It is training set and verifying collection by the incomplete data sets random division of the effective sample;
Model construction is carried out using the method fitting training set of logistic, fitting function is adjusted using cross-validation method, Record optimal model parameters;Meanwhile according to ROC curve using verifying collection computation model classification thresholds t, so that building obtains Kawasaki Sick risk evaluation model.
The embodiment of the invention also provides a kind of building systems of Kawasaki disease risk evaluation model based on logistic algorithm System is applied to construction method above-mentioned comprising:
Data acquisition module is at least acquired for data, obtains sample data set;
Data processing module, at least for can be used for constructing the effective sample of assessment models from sample data concentration extraction;
Model construction module, at least for being training set by the incomplete data sets random division of the effective sample and testing Card collection, and it is fitted training set using the method for logistic, fitting function, record optimal models ginseng are adjusted using cross-validation method Number;
Threshold calculation module, at least for according to ROC curve using verifying collection computation model classification thresholds.
The embodiment of the invention also provides the Kawasaki disease risks based on logistic algorithm constructed by preceding method Assessment models.
The embodiment of the invention also provides a kind of Kawasaki disease risk evaluating systems based on logistic algorithm comprising:
Input module, at least for inputting data to be assessed;
The Kawasaki disease risk evaluation model based on logistic algorithm constructed by preceding method, at least for this Data to be assessed are assessed;
Display module, at least for showing assessment result, i.e. KDx scoring.
1) compared with prior art, the Kawasaki disease risk evaluation model building provided by the invention based on logistic algorithm Method and system, statistical analysis, the modeling of system are carried out using medical data relevant to Kawasaki disease, and provide model evaluation side Method can be based on existing Kawasaki disease medical data by the model, carry out to the patient of doubtful Kawasaki disease scientific and effective auxiliary Assessment is helped, helps to reduce its misdiagnosis rate and rate of missed diagnosis, makes patient that can obtain effective prevention, intervention in morbidity early stage, and Science reliably instructs successive treatment process, provides foundation to reach optimum therapeuticing effect, efficiently avoids existing diagnosis side It causes patients with Kawasaki disease to fail to pinpoint a disease in diagnosis because there is no the assessment models of hypersensitivity and specificity in formula, Misdiagnosis, prevents delay from suffering from The generation of person's treatment condition;
2) for diagnosis the used time the considerations of, the present invention selected by characteristic item the detection used time it is shorter, greatly shorten doctor and examine The disconnected time used.Also, characteristic item chooses less, reduction detection cost used.

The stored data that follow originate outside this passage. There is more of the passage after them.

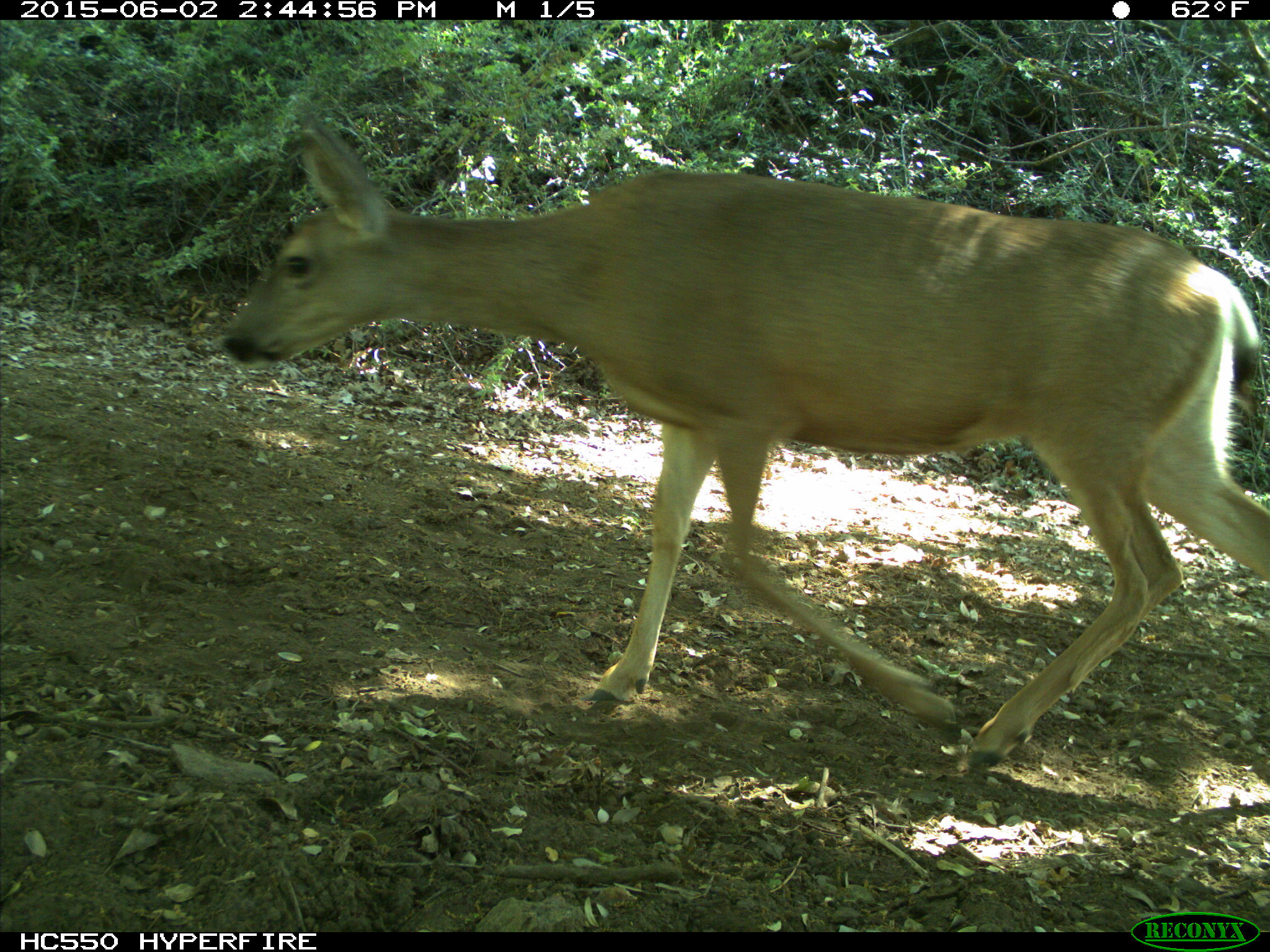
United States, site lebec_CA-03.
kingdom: Animalia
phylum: Chordata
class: Mammalia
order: Artiodactyla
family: Cervidae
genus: Odocoileus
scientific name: Odocoileus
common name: deer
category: unidentified deer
Unidentified deer (deer) (Odocoileus).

3) data sample amount of the present invention is huge, and advantage is prominent.
Detailed description of the invention
It, below will be to required in embodiment or description of the prior art in order to illustrate more clearly of technical solution of the present invention The attached drawing used is simply introduced, it should be apparent that, drawings discussed below is as just some implementations invented herein Example, for those of ordinary skill in the art, without creative efforts, can also obtain according to these attached drawings Obtain other accompanying drawings.
Fig. 1 is a kind of Kawasaki disease risk evaluation model based on logistic algorithm in an exemplary embodiments of the invention The flow diagram of construction method.
Fig. 2 is the ROC curve figure of the Kawasaki disease risk evaluation model in the embodiment of the present invention 1 based on logistic algorithm.
Specific embodiment
As previously mentioned, inventor is studied for a long period of time and largely practiced in view of the deficiencies in the prior art, it is able to propose this The technical solution of invention.With reference to the accompanying drawing and the embodiment of the present invention is to a kind of Kawasaki disease wind based on logistic algorithm The construction method of dangerous assessment models and building system etc. are described in further detail.It is of the invention to protect the content to include but not office It is limited to following case study on implementation.Without departing from the spirit and scope of the invention, those skilled in the art it is conceivable that variation It is all included in the present invention with advantage, and using appended claims as protection scope.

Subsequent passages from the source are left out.